Matthew Perry, all’asta i ricordi di Chandler: i proventi contro lo stigma delle dipendenze
Il 5 giugno Heritage Auctions batterà all’asta cimeli di Matthew Perry. Il ricavato andrà alla sua fondazione per combattere la stigmatizzazione della dipendenza.
Il prossimo 5 giugno, a Dallas, andranno all’asta decine di oggetti appartenuti a Matthew Perry, l’indimenticabile Chandler Bing della serie cult Friends. A organizzare la vendita è la casa Heritage Auctions, ma l’iniziativa non si riduce al consueto feticismo del mercato dei cimeli dello spettacolo: parte del ricavato sarà devoluto alla Matthew Perry Foundation, l’ente no-profit creato dalla famiglia dell’attore dopo la sua scomparsa, avvenuta il 28 ottobre 2023 a soli 54 anni per un’overdose accidentale di ketamina. La fondazione si propone di abbattere lo stigma che ancora avvolge le dipendenze, un tema che Perry stesso aveva affrontato pubblicamente con rara franchezza nei suoi ultimi anni di vita.

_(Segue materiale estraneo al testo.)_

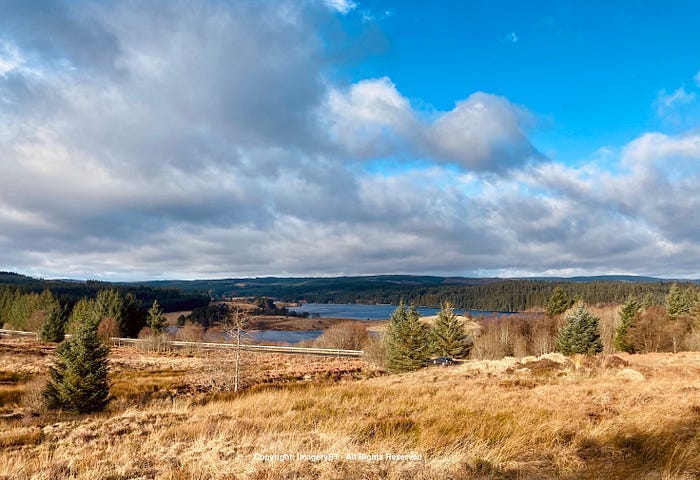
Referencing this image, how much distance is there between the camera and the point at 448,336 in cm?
5200

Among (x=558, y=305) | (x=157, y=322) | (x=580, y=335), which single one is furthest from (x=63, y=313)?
(x=558, y=305)

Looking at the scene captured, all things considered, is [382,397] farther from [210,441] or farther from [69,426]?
[69,426]

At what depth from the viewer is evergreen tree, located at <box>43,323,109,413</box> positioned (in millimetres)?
18547

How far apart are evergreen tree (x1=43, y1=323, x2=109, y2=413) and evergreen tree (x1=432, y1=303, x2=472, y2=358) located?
134 ft

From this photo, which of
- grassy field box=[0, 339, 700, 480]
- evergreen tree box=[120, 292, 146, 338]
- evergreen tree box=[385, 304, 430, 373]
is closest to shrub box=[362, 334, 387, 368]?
evergreen tree box=[385, 304, 430, 373]

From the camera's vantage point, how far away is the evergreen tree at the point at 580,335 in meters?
45.0

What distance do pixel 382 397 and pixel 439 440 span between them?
14.4ft

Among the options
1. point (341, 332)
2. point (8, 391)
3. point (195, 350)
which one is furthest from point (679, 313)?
point (8, 391)

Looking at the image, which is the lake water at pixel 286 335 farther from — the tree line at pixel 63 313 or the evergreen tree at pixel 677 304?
the evergreen tree at pixel 677 304

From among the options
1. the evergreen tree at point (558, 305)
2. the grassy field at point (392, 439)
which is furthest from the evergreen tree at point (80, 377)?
the evergreen tree at point (558, 305)

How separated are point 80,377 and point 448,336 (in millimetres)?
43019

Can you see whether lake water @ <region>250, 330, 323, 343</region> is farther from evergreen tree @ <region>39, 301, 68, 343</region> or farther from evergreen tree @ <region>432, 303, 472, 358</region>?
evergreen tree @ <region>432, 303, 472, 358</region>

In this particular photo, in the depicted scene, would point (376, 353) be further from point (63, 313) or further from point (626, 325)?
point (63, 313)

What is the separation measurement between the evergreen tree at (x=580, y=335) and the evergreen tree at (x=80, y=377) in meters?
46.4
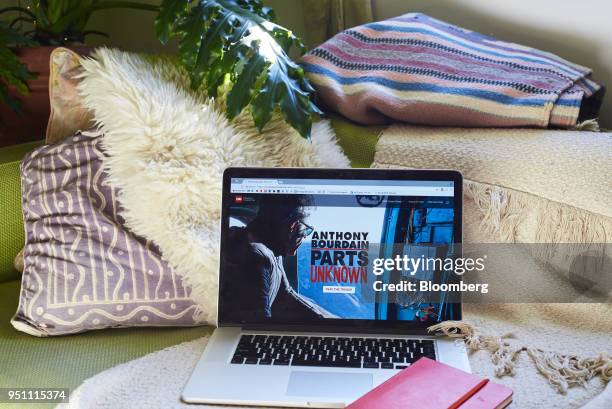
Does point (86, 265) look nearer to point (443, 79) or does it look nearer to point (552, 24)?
point (443, 79)

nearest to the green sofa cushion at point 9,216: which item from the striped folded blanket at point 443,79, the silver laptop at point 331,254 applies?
the silver laptop at point 331,254

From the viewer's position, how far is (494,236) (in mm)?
1292

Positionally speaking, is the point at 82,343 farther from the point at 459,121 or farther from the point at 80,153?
the point at 459,121

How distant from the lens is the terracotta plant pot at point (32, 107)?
167 centimetres

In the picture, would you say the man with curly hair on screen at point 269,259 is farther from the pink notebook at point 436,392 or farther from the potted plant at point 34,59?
the potted plant at point 34,59

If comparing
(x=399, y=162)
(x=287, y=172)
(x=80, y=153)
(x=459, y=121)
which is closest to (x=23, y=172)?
(x=80, y=153)

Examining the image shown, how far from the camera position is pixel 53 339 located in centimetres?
A: 124

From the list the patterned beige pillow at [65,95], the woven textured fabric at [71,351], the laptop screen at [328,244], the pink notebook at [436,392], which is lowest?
the woven textured fabric at [71,351]

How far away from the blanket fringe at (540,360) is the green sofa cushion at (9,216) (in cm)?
83

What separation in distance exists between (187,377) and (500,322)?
53 centimetres

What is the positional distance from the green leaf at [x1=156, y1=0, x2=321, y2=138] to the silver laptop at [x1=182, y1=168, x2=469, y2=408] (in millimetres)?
177

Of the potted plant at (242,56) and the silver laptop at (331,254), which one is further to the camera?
the potted plant at (242,56)

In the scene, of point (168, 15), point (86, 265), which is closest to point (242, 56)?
point (168, 15)

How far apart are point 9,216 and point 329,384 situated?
0.76 m
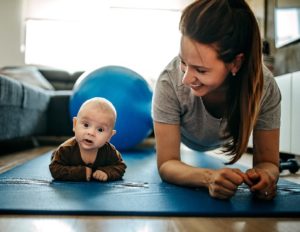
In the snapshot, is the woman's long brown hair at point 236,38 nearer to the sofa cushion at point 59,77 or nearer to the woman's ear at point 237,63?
the woman's ear at point 237,63

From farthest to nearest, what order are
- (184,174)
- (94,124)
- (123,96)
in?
(123,96)
(94,124)
(184,174)

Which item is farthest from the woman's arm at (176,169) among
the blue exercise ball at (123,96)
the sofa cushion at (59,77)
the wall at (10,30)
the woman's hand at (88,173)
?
the wall at (10,30)

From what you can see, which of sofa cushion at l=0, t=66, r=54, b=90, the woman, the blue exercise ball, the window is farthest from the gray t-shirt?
the window

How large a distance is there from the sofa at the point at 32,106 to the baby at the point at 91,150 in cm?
76

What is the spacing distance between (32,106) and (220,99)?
1.70 metres

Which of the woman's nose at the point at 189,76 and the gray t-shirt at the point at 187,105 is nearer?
the woman's nose at the point at 189,76

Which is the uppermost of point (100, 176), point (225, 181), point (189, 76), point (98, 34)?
point (98, 34)

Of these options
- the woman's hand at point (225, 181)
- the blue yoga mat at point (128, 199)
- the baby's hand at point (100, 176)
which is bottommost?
the baby's hand at point (100, 176)

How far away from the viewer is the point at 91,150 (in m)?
1.26

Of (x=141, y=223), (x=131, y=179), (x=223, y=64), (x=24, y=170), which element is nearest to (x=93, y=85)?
(x=24, y=170)

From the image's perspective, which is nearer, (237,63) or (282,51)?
(237,63)

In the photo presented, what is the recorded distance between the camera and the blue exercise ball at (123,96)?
2164mm

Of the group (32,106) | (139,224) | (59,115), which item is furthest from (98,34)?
(139,224)

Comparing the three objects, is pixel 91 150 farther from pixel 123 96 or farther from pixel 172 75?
pixel 123 96
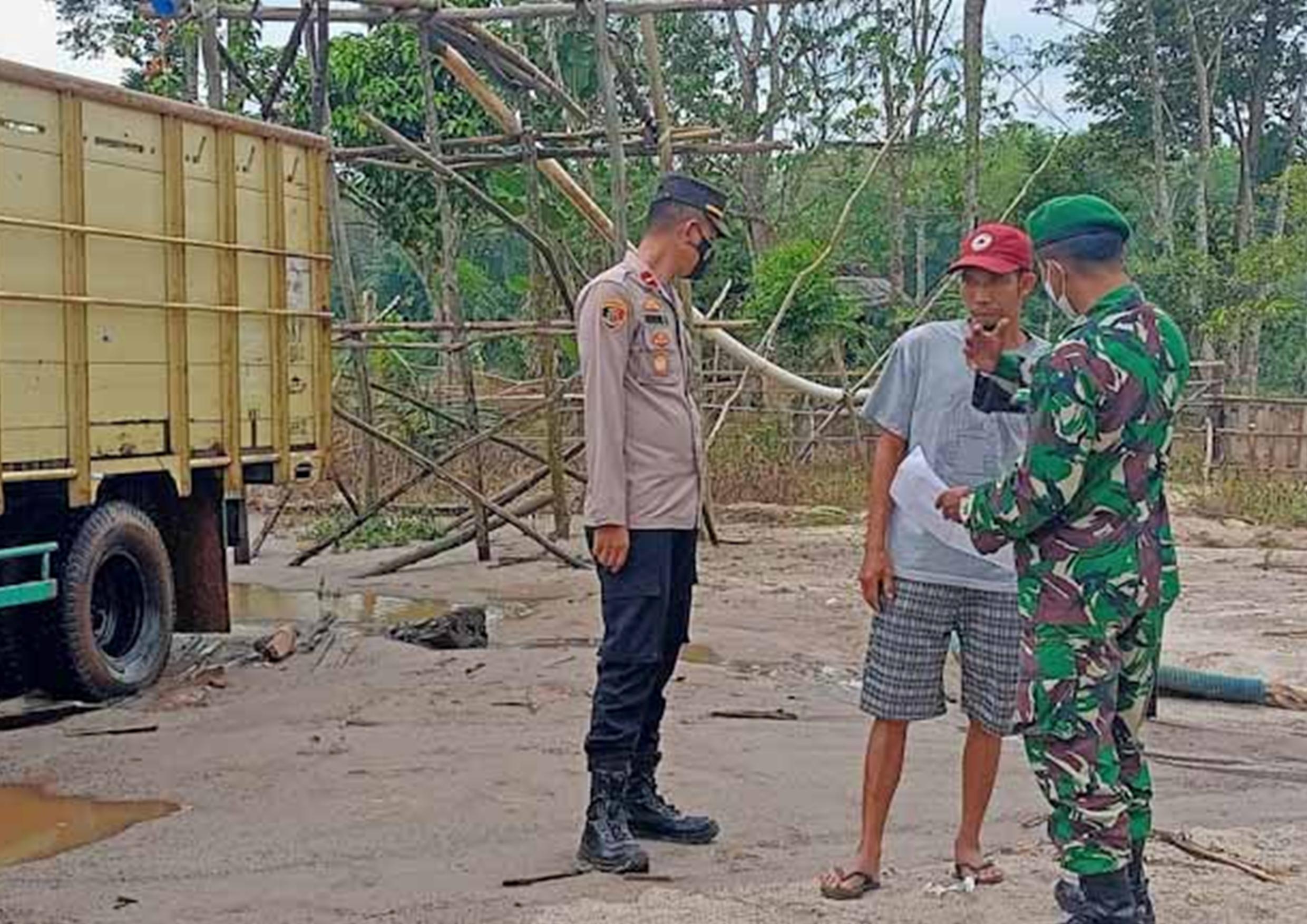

Tra i lotti più attesi figurano ventotto copie originali dei copioni di Friends, due delle quali recano le firme autografe di tutto il cast – Jennifer Aniston, Courteney Cox, Lisa Kudrow, Matt LeBlanc e David Schwimmer – insieme a quella di Perry. La collezione comprende anche il premio SAG, l’album fotografico personale dell’attore e una riproduzione della celebre cornice gialla della porta dell’appartamento di Monica Geller. Oggetti che per i fan di tutto il mondo rappresentano un frammento tangibile della sitcom che ha segnato un’epoca.
Da Los Angeles, dove la memoria di Perry resta viva tra colleghi e ammiratori, la notizia è stata accolta con partecipazione: la vendita assume i contorni di un gesto filantropico, ben lontano dalla speculazione. Nell’ottica delle case d’asta europee, invece, l’evento conferma la crescita vertiginosa del mercato dei memorabilia televisivi, trainato da una nostalgia generazionale che in Italia – dove Friends ha costruito un pubblico fedele grazie alle repliche – si traduce in un interesse trasversale. Gli osservatori di Bruxelles vedono in questa iniziativa un modello per coniugare raccolta fondi e sensibilizzazione sociale, un esempio che potrebbe fare scuola anche nel Vecchio Continente.
In chiusura, lo sguardo è rivolto al futuro: il denaro raccolto servirà a finanziare programmi di supporto e ricerca sulle dipendenze, un obiettivo che Perry aveva fatto proprio ben prima della morte. La speranza, per chi lo ha amato, è che la sua eredità umana possa finalmente prevalere sul mito mediatico, trasformando il dolore di una perdita in un’occasione concreta di riscatto collettivo.